Parliamo piuttosto di una mancanza di pensiero forte e strutturato. Come attenuante, va concesso che nessuno, ma proprio nessuno degli attori politici sulla scena si porta in dote una cultura politica degna di questo nome. Tuttavia il deserto generalizzato non è un alibi che giustifichi chi si pone compiti, se non rivoluzionari, quanto meno di rottura rispetto allo status quo ante.

Quinto: quel tanto di realpolitik obbligatoria che qualsiasi inquilino a Palazzo deve mostrare per non dare pretesti alla speculazione internazionale per colpire e affondare un governo considerato alieno e non allineato. Di qui le dichiarazioni al cloroformio dei triumviri (oddio, meglio dire duumviri più uno): sugli impegni con l’Ue che saranno rispettati, sulla manovra tranquillante tutta stabilità&crescita, sulla promessa che nessuna sfida sarà portata ai sacri templi eurocratici.

▶ _MATERIALE FORNITO_:
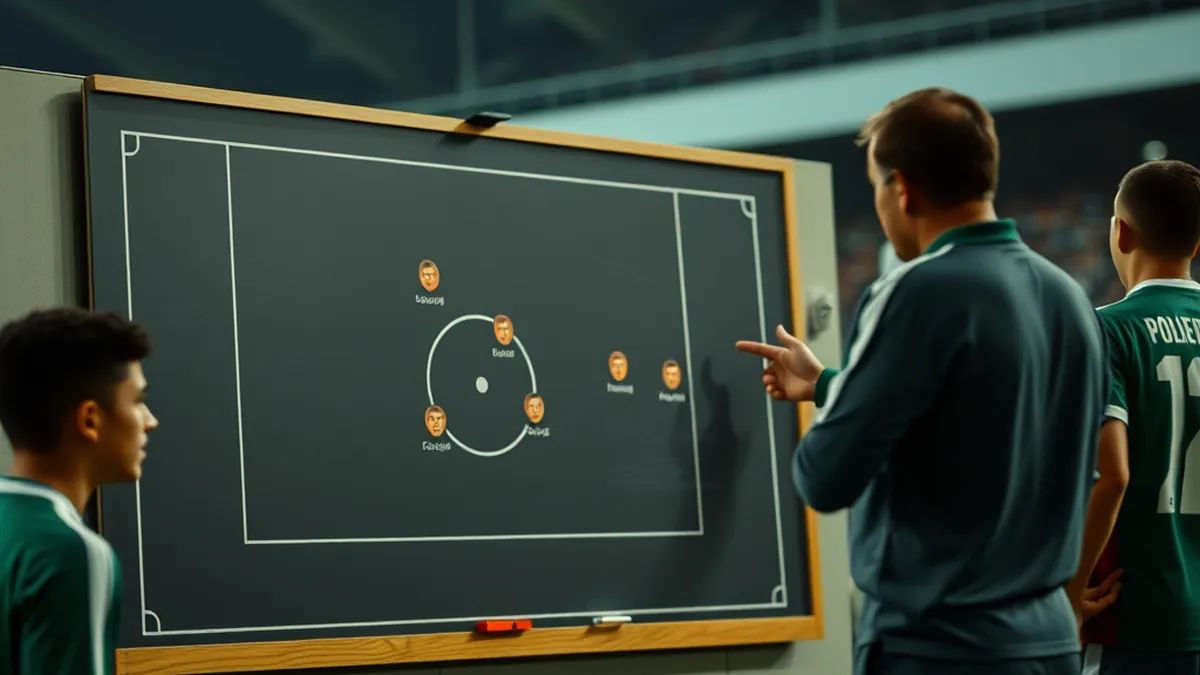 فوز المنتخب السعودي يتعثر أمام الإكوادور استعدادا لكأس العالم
...
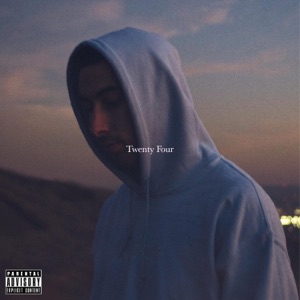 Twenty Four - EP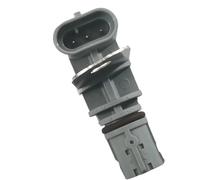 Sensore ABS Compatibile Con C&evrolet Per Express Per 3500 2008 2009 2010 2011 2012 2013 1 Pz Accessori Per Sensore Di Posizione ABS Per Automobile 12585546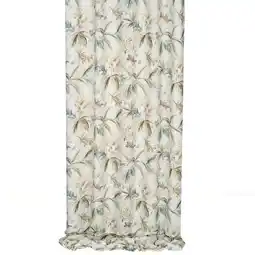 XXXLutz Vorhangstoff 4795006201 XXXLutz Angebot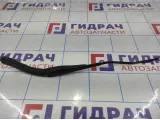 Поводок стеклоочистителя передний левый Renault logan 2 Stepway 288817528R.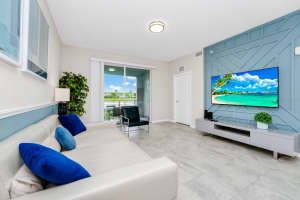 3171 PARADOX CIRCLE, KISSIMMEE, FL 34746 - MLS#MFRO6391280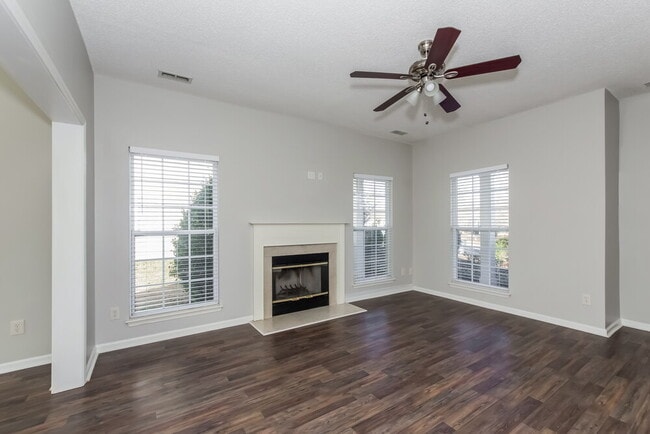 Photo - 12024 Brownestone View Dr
--
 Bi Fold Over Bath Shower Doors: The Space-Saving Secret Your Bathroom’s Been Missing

▶ _CONSEGNE DELL'ESERCIZIO_:
[a] Nel commento politico, quale attenuante va concessa agli attori politici sulla scena?
[b] Riscrivi per favore in forma più breve il paragrafo del commento politico che comincia con "Quinto: quel tanto di realpolitik", mantenendone i fatti principali.
[c] Prosegui il commento politico a partire dalla sua ultima frase.

▶ _SOLUZIONI_:
[a] Nessuno degli attori politici sulla scena porta in dote una cultura politica degna di questo nome.

[b] Quinto: chiunque governi deve mostrare un minimo di realpolitik, per non offrire alla speculazione internazionale pretesti per affondare un governo ritenuto alieno e non allineato. Da qui le dichiarazioni rassicuranti dei triumviri: gli impegni con l'Ue saranno rispettati, la manovra punterà su stabilità e crescita e non ci saranno sfide ai "sacri templi eurocratici".

[c]
Ma contemporaneamente, per un Di Maio che si ferma qui magari perché pensa di “compensare” di fronte all’opinione pubblica con legge anti-corruzione e taglio a pensioni d’oro, c’è un Salvini che controspinge contraddicendo scientificamente il semi-alleato e se stesso («il modello Aquarius sarà trasferito alla materia economica», intendendo dire che come sulle navi Ong si è ricorsi al pugno duro, così si farà sulla trattativa con i contabili UE per spuntare maggior deficit e ottenere così più margine per finanziare primi stralci di flat tax, reddito di cittadinanza e abolizione legge Fornero).

A meno di imprevisti apocalittici, lo “strano governo” della combinazione gialloverde durerà fino alle elezioni europee, che faranno da check up al suo stato di salute e ci diranno se avrà un futuro. Ma come la Storia insegna, le contraddizioni prima o poi si aprono come ferite rimosse. Questo, Salvini e Di Maio lo sanno. Eppure, vanno avanti. Il perché è umano troppo umano, politico troppo politico: primum vivere, deinde…

(di Alessio Mannino)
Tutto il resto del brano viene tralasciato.